Selected extract:
-*-*-

When stratifying by menopausal status, the postmenopausal group had similar patterns of association to the overall cohort (Table 3). Highly obese women had tumors with 0.47 SD higher expression of proliferation genes compared with normal-weight women (adjusted mean difference = 0.54; 95% CI: 0.21, 0.86), yet mildly obese (adjusted mean difference = 0.17; 95% CI: −0.09, 0.42) and overweight (adjusted mean difference = 0.18; 95% CI: −0.04, 0.40) women did not (0.15 SD and 0.16 SD, respectively). In contrast, being highly obese was associated with 0.34 lower ESR1 expression (adjusted mean difference = −0.97; 95% CI: −1.61, −0.32) compared with normal weight, whereas being mildly obese (adjusted mean difference = 0.10; 95% CI: −0.38, 0.57) and overweight (adjusted mean difference = −0.10; 95% CI: −0.47, 0.26) were not (0.03 SD and 0.03 SD, respectively). Finally, being underweight compared with normal weight was associated with 0.83 SD lower PGR expression (adjusted mean difference = −2.46; 95% CI: −4.29, −0.62). We also examined expression levels in the very highly obese (≥40 kg/m2) postmenopausal women. Lower ESR1 expression and higher proliferation gene expression were observed at similar levels in both the highly obese (35–40 kg/m2) and very highly obese (>40 kg/m2) women compared with normal-weight women (data not shown).
In premenopausal women (Table 3), we also observed 0.37 SD lower, yet borderline significant, ESR1 expression among the highly obese (adjusted mean difference = −0.96; 95% CI: −1.97, 0.05), while ESR1 expression was 1.5 SD significantly lower among the underweight (adjusted mean difference = −3.90; 95% CI: −6.44, −1.36). There was no association between BMI and expression of proliferation genes. Effect modification of the proliferation associations by menopausal status was borderline statistically significant (p for interaction = 0.06).

-*-*-

Provided information:
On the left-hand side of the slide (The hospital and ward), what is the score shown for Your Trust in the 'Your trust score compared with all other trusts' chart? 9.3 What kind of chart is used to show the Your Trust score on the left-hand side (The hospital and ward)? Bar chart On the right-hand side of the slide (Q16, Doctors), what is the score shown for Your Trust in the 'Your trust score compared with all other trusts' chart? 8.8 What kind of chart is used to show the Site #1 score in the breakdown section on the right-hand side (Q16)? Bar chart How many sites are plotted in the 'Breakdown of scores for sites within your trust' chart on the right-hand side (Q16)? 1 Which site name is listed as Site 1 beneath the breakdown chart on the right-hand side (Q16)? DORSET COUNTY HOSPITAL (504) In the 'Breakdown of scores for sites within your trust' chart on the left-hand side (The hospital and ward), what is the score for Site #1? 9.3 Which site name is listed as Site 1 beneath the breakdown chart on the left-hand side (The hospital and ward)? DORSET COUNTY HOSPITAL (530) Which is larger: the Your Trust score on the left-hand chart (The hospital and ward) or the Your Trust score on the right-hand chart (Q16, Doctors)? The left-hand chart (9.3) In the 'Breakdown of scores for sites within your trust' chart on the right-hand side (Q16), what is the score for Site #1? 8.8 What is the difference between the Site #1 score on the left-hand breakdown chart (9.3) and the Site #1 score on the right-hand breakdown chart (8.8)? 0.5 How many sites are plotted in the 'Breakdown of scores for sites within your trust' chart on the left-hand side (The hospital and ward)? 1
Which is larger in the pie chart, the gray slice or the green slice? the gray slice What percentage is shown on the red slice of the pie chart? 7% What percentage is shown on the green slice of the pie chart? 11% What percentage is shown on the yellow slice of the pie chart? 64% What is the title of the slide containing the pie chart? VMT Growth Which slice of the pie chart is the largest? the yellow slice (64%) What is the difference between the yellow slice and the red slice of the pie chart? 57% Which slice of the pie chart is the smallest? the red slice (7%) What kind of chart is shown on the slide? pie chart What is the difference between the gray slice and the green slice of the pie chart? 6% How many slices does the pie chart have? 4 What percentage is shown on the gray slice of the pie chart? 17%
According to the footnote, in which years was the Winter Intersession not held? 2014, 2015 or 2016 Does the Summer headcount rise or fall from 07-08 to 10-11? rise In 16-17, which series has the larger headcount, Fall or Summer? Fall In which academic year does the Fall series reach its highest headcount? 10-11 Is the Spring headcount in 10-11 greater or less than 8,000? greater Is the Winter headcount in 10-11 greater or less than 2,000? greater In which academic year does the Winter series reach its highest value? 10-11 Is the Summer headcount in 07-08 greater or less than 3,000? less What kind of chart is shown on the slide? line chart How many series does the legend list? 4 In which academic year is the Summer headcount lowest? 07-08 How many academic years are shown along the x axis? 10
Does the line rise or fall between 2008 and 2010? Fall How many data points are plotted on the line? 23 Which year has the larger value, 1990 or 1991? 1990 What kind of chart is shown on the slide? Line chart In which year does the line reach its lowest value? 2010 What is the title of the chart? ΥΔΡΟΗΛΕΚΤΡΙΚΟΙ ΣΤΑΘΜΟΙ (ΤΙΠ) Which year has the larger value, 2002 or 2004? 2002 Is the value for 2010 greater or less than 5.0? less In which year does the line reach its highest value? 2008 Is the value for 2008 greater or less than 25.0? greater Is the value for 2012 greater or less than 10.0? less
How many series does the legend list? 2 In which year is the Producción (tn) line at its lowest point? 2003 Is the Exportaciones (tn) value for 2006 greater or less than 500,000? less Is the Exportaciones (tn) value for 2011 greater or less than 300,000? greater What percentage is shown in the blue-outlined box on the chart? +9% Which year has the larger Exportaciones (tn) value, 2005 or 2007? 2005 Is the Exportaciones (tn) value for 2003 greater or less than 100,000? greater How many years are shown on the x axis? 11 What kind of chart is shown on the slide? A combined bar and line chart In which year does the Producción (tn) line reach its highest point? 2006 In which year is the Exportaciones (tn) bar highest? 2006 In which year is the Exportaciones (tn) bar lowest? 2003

-*-*-

Brief A:
Transcribe the passage on body mass index and tumor gene expression, starting at "In premenopausal women" and ending at "interaction = 0.06).".
Brief B:
In one to three sentences, explain how the passage on body mass index and tumor gene expression describes the evidence that menopausal status modifies the proliferation associations, and give the figure it cites.
Brief C:
Resume the passage on body mass index and tumor gene expression after its last sentence.
The listing that comes after the passage on body mass index and tumor gene expression has no connection to that passage.

Output A:
In premenopausal women (Table 3), we also observed 0.37 SD lower, yet borderline significant, ESR1 expression among the highly obese (adjusted mean difference = −0.96; 95% CI: −1.97, 0.05), while ESR1 expression was 1.5 SD significantly lower among the underweight (adjusted mean difference = −3.90; 95% CI: −6.44, −1.36). There was no association between BMI and expression of proliferation genes. Effect modification of the proliferation associations by menopausal status was borderline statistically significant (p for interaction = 0.06).

Output B:
The passage describes the effect modification of the proliferation associations by menopausal status as borderline statistically significant. It cites a p for interaction of 0.06. This fits its report that postmenopausal highly obese women had higher proliferation gene expression, while premenopausal women showed no association between BMI and proliferation gene expression.

Output C:
The associations of BMI with intrinsic subtype are given in Table 4. In models adjusted for age, race/ethnicity, moderate-vigorous physical activity, AJCC stage, and study, breast cancer patients with Basal-like tumors had over triple the odds of being highly obese (≥35 kg/m2) vs. normal weight compared to those with Luminal A tumors (OR = 3.75; 95% CI: 1.97, 7.12). Women with Luminal B tumors also had increased odds of being highly obese compared to those with Luminal A tumors (OR = 2.44; 95% CI: 1.24, 4.79). There was little evidence for increased odds of being mildly obese in women with Basal-like (OR = 1.38; 95% CI: 0.81, 2.36) and Luminal B (OR = 1.14; 95% CI: 0.67, 1.95) tumors. While women with Basal-like and Luminal B tumors had increased odds of being overweight, the odds were of lower magnitude compared with being highly obese. Similarly, cases with Basal-like tumors had elevated odds of being underweight compared with those with Luminal A tumors (OR = 7.44; 95% CI: 2.03, 27.32). However, the number of underweight women was small (n = 13) and made the confidence interval wide for this association, thus limiting the interpretation of this result.
In stratified analyses of BMI and intrinsic subtype by menopausal status (Table 4), the postmenopausal group had patterns of association similar to the overall cohort. These same relationships were not present in the premenopausal group, although no effect modification by menopausal status was observed (p for interaction = 0.52).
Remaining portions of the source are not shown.